- _EXCERPTED TEXT_
━━━━━━━━

Advisers of Prime Minister Abdullah al-Thinni aspire to build alternative mechanisms for governmental affairs in Tripoli, which is ruled by a competing government formed by the General National Congress, whose term has ended.
The government of Omar al-Hasi was formed after militias affiliated with Libya Dawn forced the internationally recognized government out of Tripoli. The UN, European Union, Arab League and the African Union consider the government of Thinni — formed by the elected parliament of Tobruk — the only legitimate executive authority in Libya.
Officials in the Bayda government work in the offices of some ministers and governmental sectors. Thinni’s government has control over fewer cities and districts than the government of Tripoli, whose influence includes the west of Libya except for Zintan and Rajaban, in addition to central Libya and the sprawling deserts of the south such as Sabha.
Thinni reiterates, however, that supporting forces are located in al-Aziziyah, adjacent to Tripoli, and that the government has control over the military base of Watba and the strategic area of Bir al-Ghanam. He also affirms that regaining control over the capital is possible if the UN Security Council lifts the ban on selling arms to Libya.

━━━━━━━━

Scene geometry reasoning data

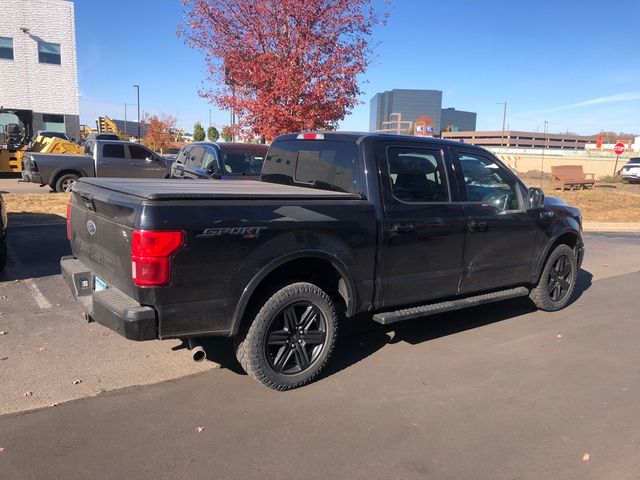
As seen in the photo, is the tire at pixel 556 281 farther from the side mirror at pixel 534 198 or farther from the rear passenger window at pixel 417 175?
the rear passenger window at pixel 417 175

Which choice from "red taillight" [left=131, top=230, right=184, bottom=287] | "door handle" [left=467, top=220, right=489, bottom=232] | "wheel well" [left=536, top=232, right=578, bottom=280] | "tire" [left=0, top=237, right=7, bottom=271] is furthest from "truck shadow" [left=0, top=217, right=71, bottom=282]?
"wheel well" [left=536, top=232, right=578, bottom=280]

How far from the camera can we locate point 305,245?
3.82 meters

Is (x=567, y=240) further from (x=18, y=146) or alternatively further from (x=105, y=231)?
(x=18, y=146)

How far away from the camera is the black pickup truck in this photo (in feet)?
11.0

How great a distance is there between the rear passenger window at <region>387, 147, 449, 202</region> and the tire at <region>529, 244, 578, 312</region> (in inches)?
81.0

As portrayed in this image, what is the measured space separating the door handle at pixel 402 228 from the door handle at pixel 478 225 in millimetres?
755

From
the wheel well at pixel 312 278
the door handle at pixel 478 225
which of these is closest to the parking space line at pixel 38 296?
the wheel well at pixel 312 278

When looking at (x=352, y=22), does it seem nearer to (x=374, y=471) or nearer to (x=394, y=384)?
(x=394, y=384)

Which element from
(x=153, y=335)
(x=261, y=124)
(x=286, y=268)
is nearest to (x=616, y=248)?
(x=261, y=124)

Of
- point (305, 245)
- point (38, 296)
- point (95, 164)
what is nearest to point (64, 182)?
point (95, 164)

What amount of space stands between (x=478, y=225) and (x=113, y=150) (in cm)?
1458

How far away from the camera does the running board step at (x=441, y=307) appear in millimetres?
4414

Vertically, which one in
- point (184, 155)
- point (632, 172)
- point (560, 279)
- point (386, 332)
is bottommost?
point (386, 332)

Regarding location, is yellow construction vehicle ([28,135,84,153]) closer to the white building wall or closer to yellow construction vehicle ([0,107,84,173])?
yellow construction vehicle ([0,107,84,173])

━━━━━━━━

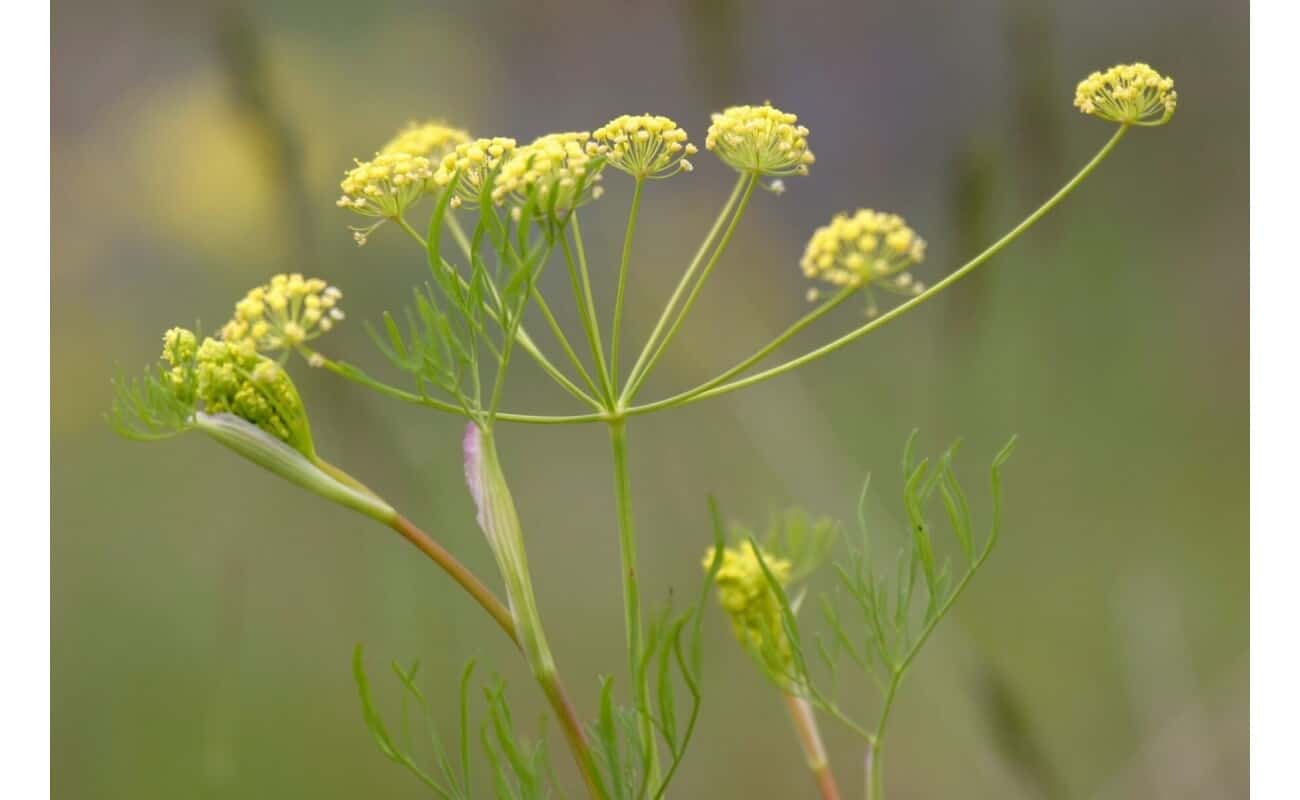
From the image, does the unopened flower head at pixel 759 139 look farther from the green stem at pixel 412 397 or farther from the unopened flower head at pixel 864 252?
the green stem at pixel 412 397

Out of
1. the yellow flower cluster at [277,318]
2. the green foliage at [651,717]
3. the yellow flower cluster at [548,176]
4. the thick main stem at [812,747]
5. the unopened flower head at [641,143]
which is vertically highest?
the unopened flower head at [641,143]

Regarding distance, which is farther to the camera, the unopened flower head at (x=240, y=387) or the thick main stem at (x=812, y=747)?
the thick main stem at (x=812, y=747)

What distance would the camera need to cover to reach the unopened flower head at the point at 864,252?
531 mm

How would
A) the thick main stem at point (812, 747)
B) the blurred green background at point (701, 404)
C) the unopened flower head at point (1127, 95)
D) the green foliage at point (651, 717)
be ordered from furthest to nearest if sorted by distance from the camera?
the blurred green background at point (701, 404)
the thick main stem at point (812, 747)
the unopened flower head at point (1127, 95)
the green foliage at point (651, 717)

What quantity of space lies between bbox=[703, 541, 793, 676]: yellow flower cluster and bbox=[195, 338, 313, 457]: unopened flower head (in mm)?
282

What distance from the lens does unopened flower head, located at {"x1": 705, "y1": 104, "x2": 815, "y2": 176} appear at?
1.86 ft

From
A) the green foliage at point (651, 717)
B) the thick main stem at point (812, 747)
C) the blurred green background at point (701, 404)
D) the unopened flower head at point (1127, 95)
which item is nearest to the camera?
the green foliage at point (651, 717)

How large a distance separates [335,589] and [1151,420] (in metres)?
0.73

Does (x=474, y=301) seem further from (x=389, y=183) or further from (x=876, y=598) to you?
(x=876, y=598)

━━━━━━━━

- _WHAT YOU NEED TO DO_
From the text on Libya's competing governments, return the stretch from "Advisers of Prime" through "term has ended.", copied word for word.

- _SOLUTION FOR THIS EXERCISE_
Advisers of Prime Minister Abdullah al-Thinni aspire to build alternative mechanisms for governmental affairs in Tripoli, which is ruled by a competing government formed by the General National Congress, whose term has ended.